Her own voice came back to her with uncomfortable clarity. And she had then proceeded to explain to him exactly how he should kiss. And she had even demonstrated! Georgiana put one hand tightly across her mouth. Oh, how could she have? What a brazen hussy! Papa would die of rage if he knew.

And she had prattled on when they had got into bed. She could not remember a word she had said, but it seemed to her that she had talked for a long time, instead of lying like a demure bride and waiting for her husband to do whatever it was he was supposed to do. Oh mercy! The hand tightened over her mouth and she shut her eyes very tightly. Had she not said something about all the house knowing the exact moment of the deflowering? Had she really used that exact word? Was there any chance that she imagined it? What on earth had led her to that dreadfully vulgar expression? In her bridal bed!

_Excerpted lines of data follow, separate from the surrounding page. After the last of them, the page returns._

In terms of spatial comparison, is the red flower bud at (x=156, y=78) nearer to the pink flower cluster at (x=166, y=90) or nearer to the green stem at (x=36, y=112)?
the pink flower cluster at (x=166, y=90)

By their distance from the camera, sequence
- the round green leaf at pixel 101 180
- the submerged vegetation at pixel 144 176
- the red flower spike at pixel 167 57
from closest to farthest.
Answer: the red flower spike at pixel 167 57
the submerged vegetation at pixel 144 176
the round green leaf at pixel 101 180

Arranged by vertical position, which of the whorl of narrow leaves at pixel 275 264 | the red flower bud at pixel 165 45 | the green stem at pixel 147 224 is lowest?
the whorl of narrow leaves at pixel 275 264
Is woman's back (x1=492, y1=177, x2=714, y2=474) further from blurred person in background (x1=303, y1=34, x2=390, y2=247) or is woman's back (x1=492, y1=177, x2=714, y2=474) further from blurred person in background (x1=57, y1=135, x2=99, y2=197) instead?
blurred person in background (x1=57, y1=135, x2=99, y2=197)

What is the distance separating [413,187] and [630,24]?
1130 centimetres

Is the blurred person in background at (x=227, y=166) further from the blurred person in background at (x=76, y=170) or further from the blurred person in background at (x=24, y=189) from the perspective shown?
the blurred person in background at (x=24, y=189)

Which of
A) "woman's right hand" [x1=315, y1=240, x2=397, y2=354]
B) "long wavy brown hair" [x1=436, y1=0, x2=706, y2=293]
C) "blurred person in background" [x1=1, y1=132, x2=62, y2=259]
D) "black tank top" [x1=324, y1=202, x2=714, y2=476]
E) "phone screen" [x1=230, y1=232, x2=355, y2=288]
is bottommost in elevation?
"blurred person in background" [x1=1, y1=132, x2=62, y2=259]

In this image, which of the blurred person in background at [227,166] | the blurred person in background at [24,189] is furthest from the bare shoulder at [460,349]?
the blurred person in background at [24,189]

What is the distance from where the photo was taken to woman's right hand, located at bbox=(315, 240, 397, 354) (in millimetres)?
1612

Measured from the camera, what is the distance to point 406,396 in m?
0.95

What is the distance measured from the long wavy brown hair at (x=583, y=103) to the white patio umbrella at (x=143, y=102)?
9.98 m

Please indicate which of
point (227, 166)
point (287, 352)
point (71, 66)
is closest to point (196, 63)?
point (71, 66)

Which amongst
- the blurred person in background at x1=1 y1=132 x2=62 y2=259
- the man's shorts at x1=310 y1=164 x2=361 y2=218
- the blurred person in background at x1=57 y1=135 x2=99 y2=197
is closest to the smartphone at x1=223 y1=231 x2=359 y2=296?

She did not know exactly how it was done, did she, for all her boasted experience with kisses? How could she expect Ralph to do so? If she had just lain patient for a few more seconds, all would doubtless have been well. She would be a wife by now. Whether he would have stayed in her bed or retired to his own, she could be lying here now, satisfied and relieved that the marriage had been consummated. She could have been planning her own future, content that she was now well versed in what would, for a while at least, be her main duty as a married lady.

As it was, she had totally embarrassed herself and frightened her husband away. And did she dare blame him? She had been terrified herself. She, who had never been afraid of anything. Or almost never. She certainly had not expected to be quite so fearful of a perfectly normal experience such as being bedded by her husband. Especially such a kindly, unthreatening sort of husband as Chartleigh. She thoroughly despised herself.

Indeed, she concluded, opening her eyes again and removing her hand from her mouth, this disaster of a night was far more her fault than his. Most of the time she did not even wish to be like other young ladies. She considered their lives insipid in the extreme. But just sometimes, just on the rare occasion, she wished she could behave in a more acceptable manner. She had ruined her wedding night and probably made a hopeless embarrassment out of tomorrow night too.

Georgiana threw back the bedclothes and stepped resolutely out onto the carpet. The very best thing to do with fear and embarrassment, she had found from experience, was to grab them by the throat and throttle them to death. She would go to Ralph immediately, be suitably meek and contrite, and offer to climb into his bed beside him. And she would lie there quiet and yielding all night if need be, allowing him to do what he would with her in his own time and his own way.

She moved resolutely through her dressing room and into his, groping her way because there were no windows in these rooms to give even some dim light. She knocked on his bedroom door-three times. Finally she opened the door and stepped hesitantly inside.

"Ralph?" she whispered.

Silence.

"Ralph? My lord? Are you asleep?"

She picked her way over to the bed, which was indisputably empty and unslept-in. She scurried back to her own room.

And that was when she had started crying. At first it was an itch and a gurgle in the back of her throat and behind her nose. Then her facial muscles started behaving with a will of their own. The tears came next, first a few trickles down her cheeks and then a raging waterfall. The sobs came last, and they were the most painful. She did not try to stop or to stifle the sound. But she did not know why she cried.

It was doubtless self-pity at first. Here she was, a bride on her wedding night, alone in a strange bed in a strange house, her marriage unconsummated, her husband goodness knew where, and her mother far away and probably fast asleep and not even dreaming of her.

But soon enough it was for Ralph she wept, and it was at this stage of the crying session that her sobs tore most painfully at her chest. What had she done to him? It was true that he was a young, unassertive, inexperienced boy. But did those facts make him automatically despicable? Did they give her the right to scold and humiliate him? And she had done both. He had been nervous, but then, so had she. And he had been so gentle with her earlier that day and for the last month, believing her to be a shy young girl.